(Source records)
-------
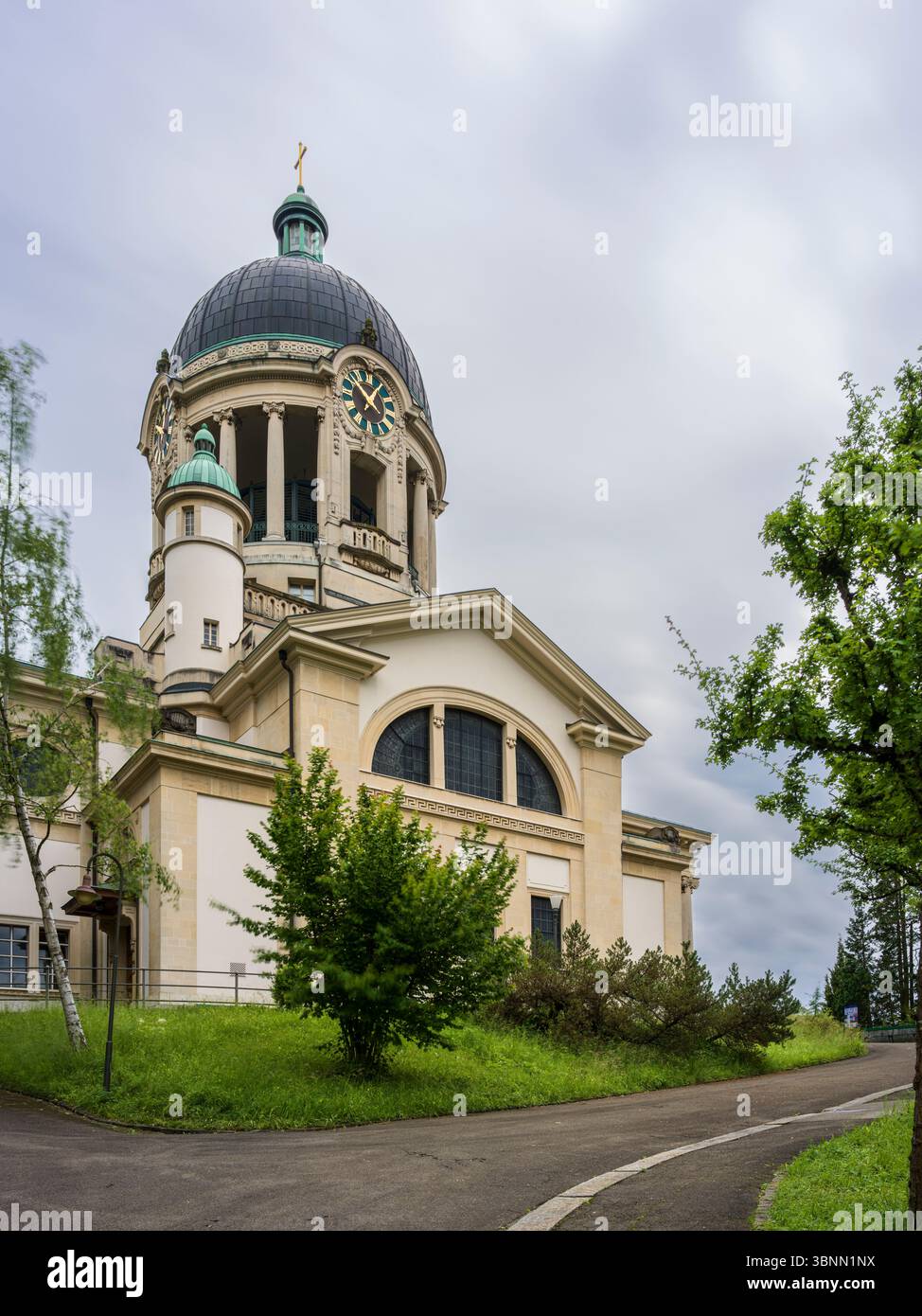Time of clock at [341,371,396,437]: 12:52
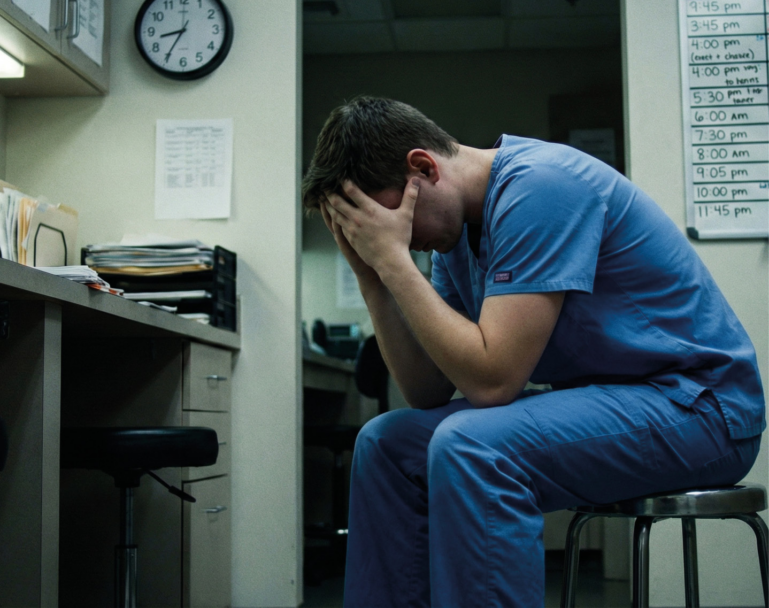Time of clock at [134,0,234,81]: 8:35
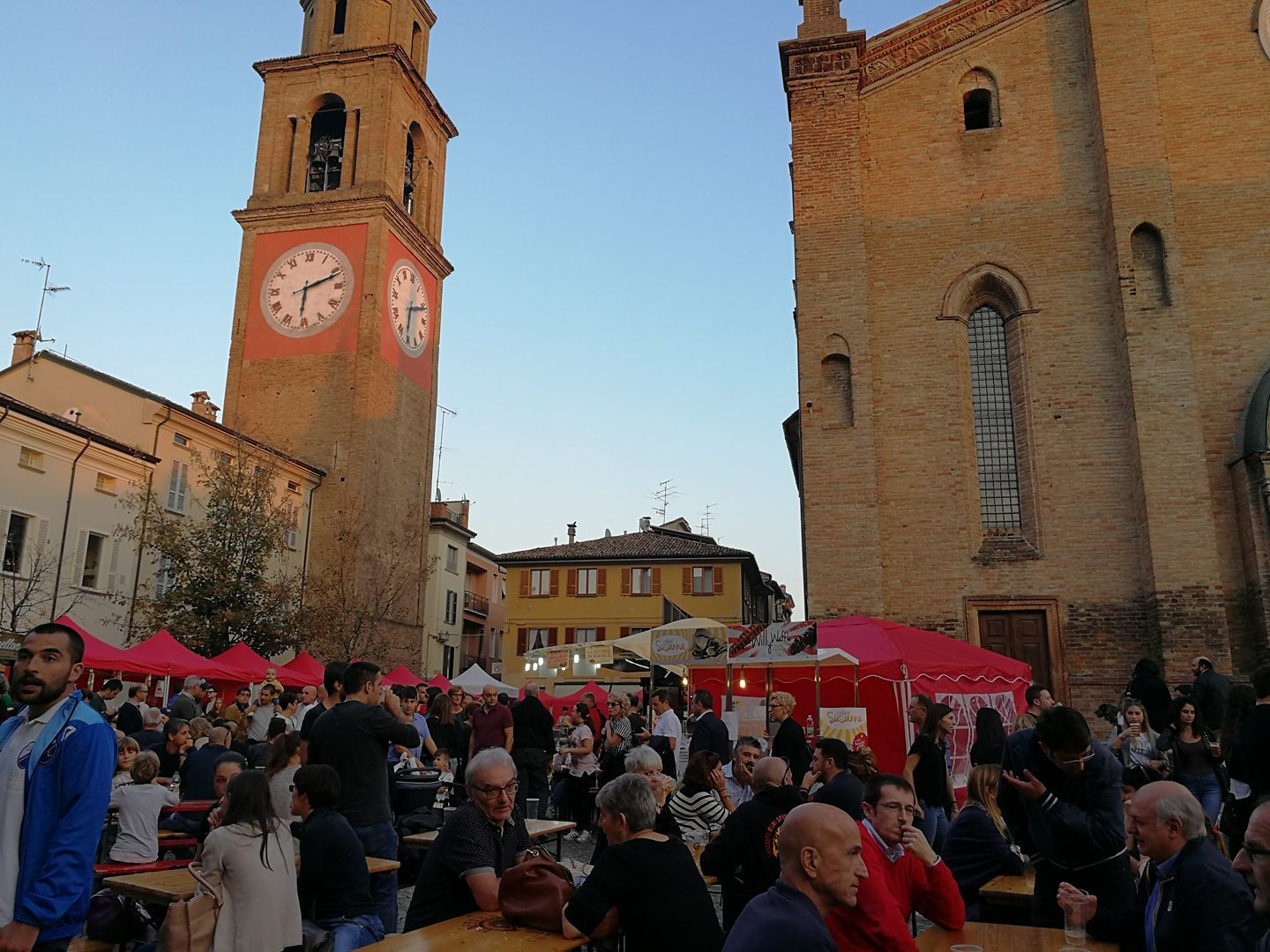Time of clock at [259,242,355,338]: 6:11
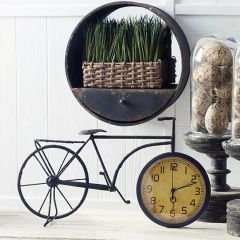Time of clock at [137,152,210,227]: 6:11
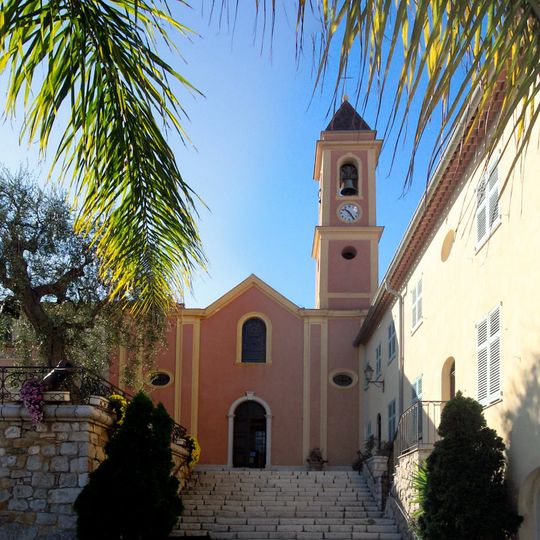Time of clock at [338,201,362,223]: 10:24
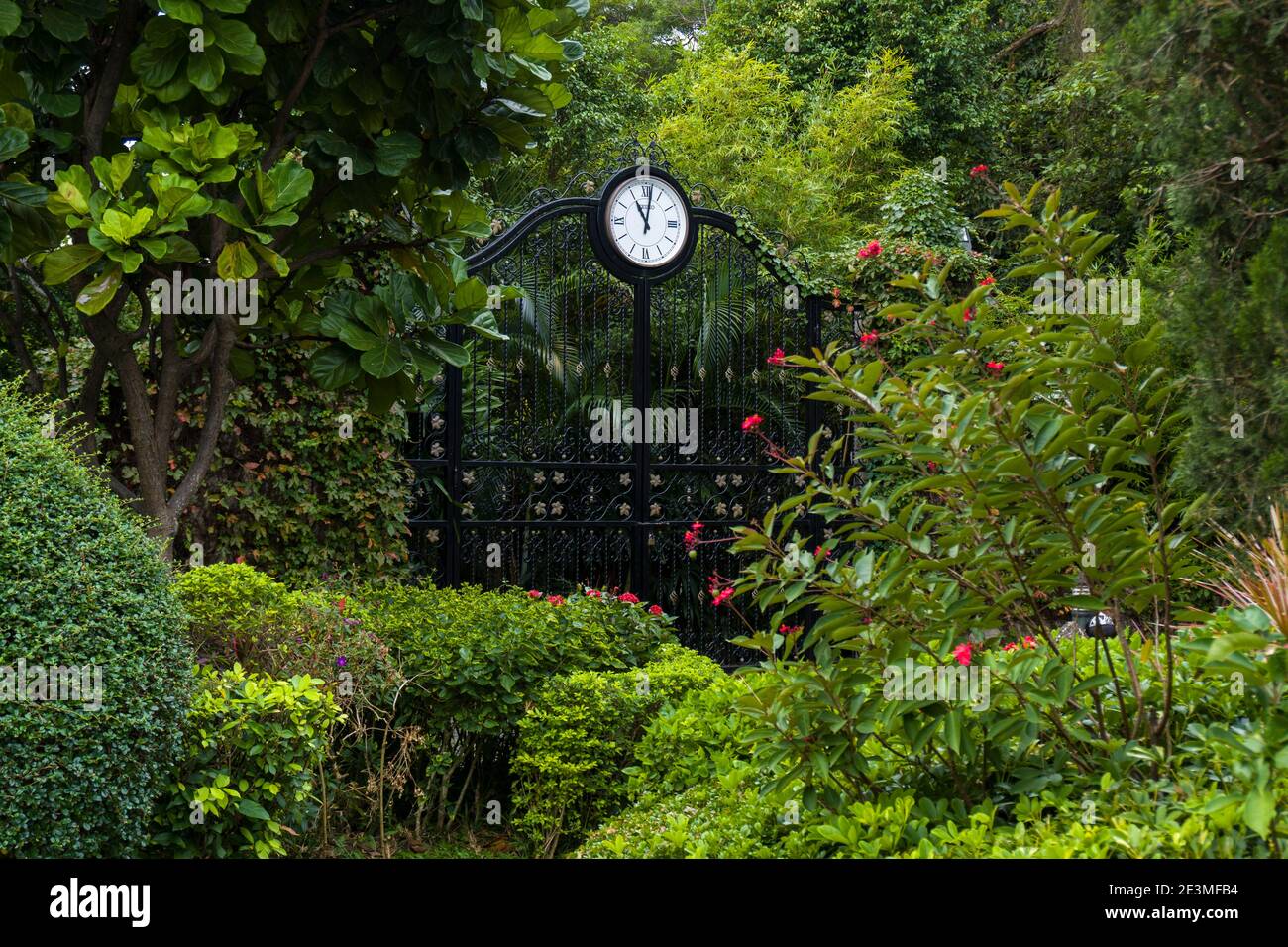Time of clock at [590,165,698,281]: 11:01
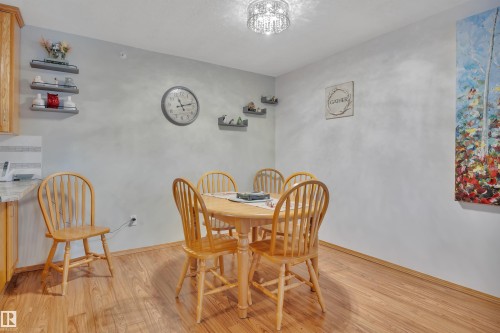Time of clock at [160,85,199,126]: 11:12
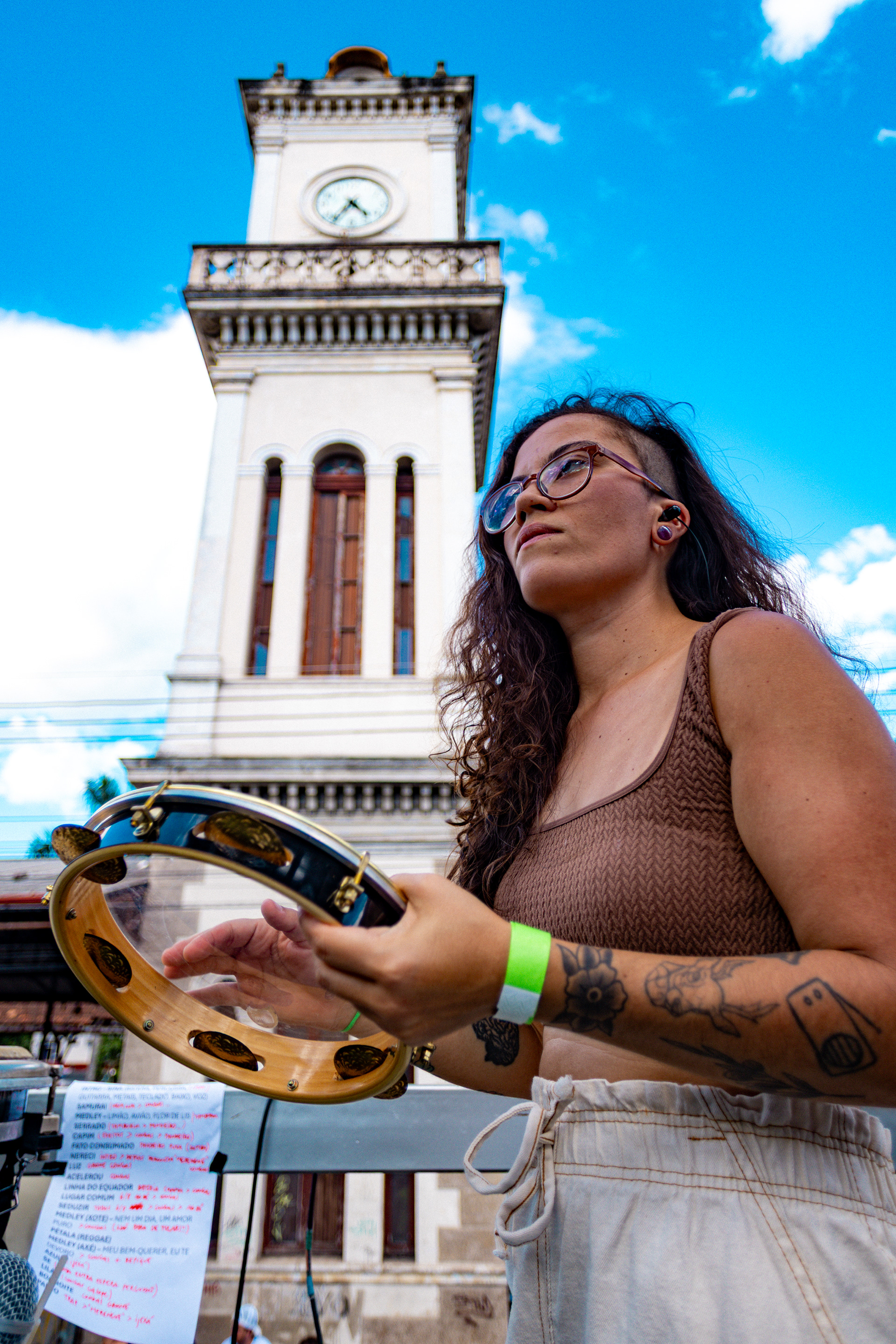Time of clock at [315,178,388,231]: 4:36
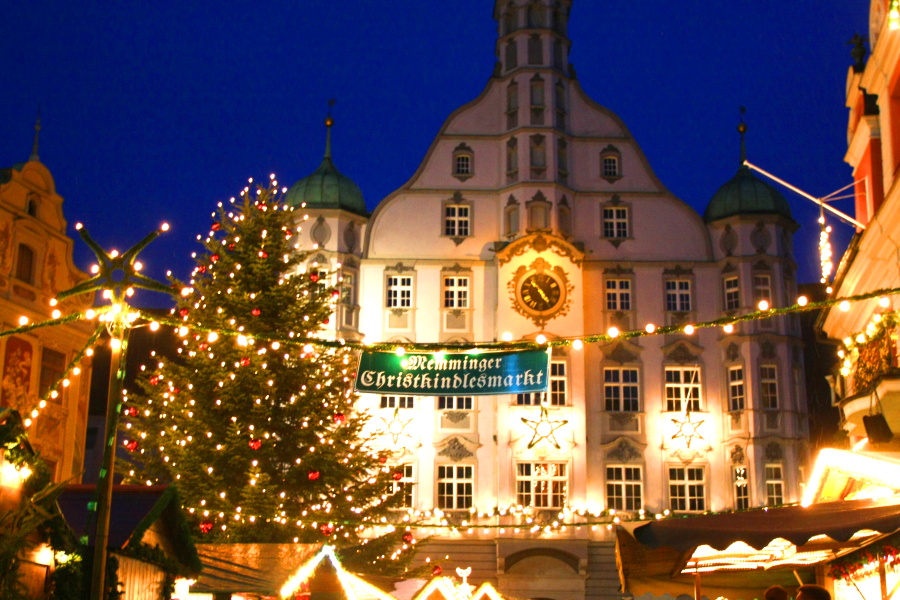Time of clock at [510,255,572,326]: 4:52
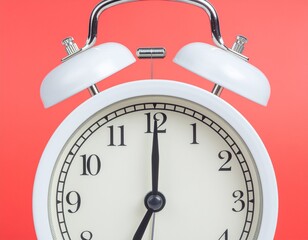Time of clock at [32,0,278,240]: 7:00
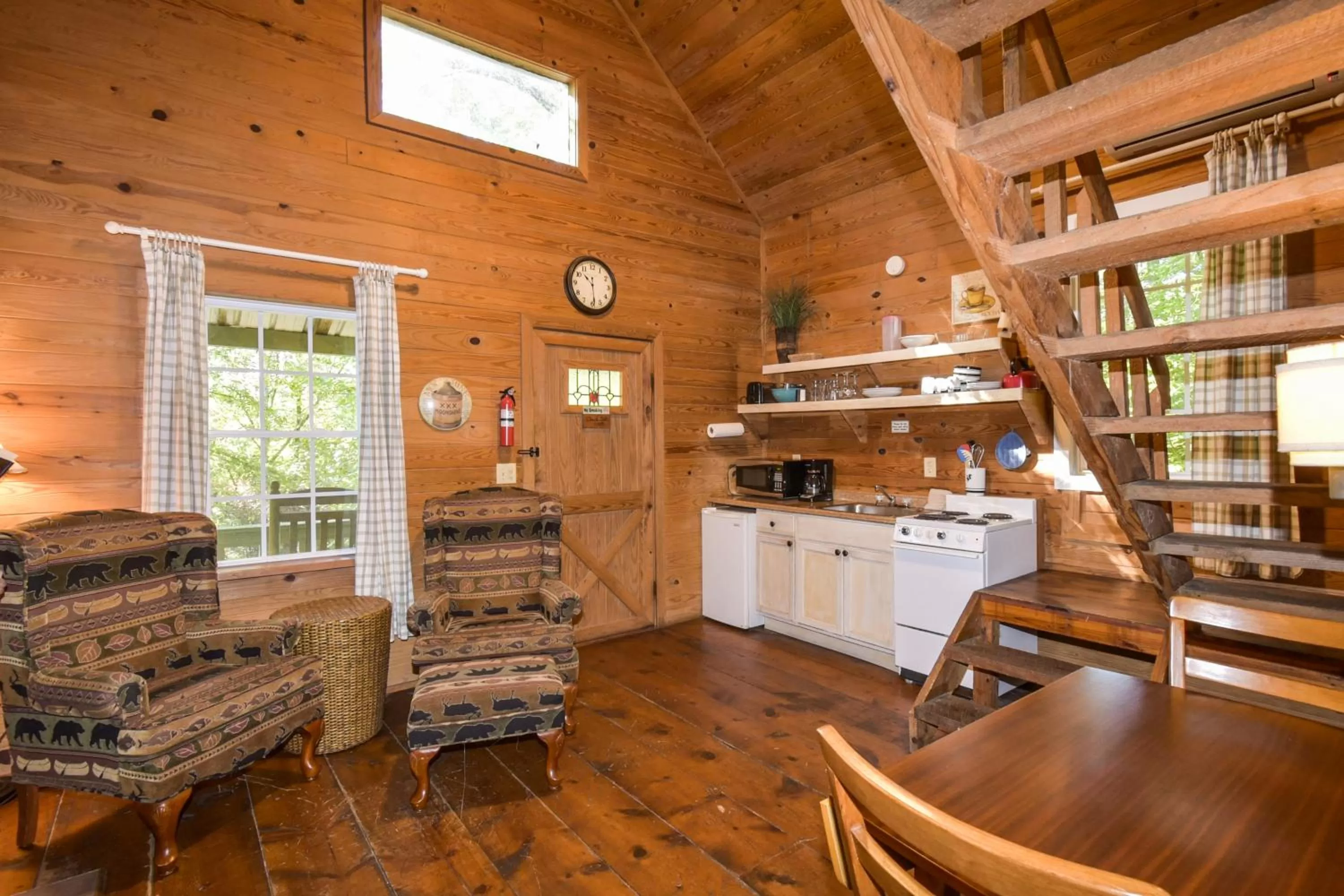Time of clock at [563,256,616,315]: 10:28
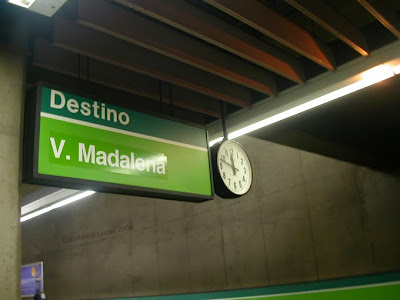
-------
What you need to do: Render all the records above as a Markdown table with the columns "Row" and "Record", numbering each row and skipping blank lines. Leave the pictures out of the table.

Correct response:
| Row | Record |
|---|---|
| 1 | Time of clock at [341,371,396,437]: 12:52 |
| 2 | Time of clock at [134,0,234,81]: 8:35 |
| 3 | Time of clock at [259,242,355,338]: 6:11 |
| 4 | Time of clock at [137,152,210,227]: 6:11 |
| 5 | Time of clock at [338,201,362,223]: 10:24 |
| 6 | Time of clock at [590,165,698,281]: 11:01 |
| 7 | Time of clock at [160,85,199,126]: 11:12 |
| 8 | Time of clock at [315,178,388,231]: 4:36 |
| 9 | Time of clock at [510,255,572,326]: 4:52 |
| 10 | Time of clock at [32,0,278,240]: 7:00 |
| 11 | Time of clock at [563,256,616,315]: 10:28 |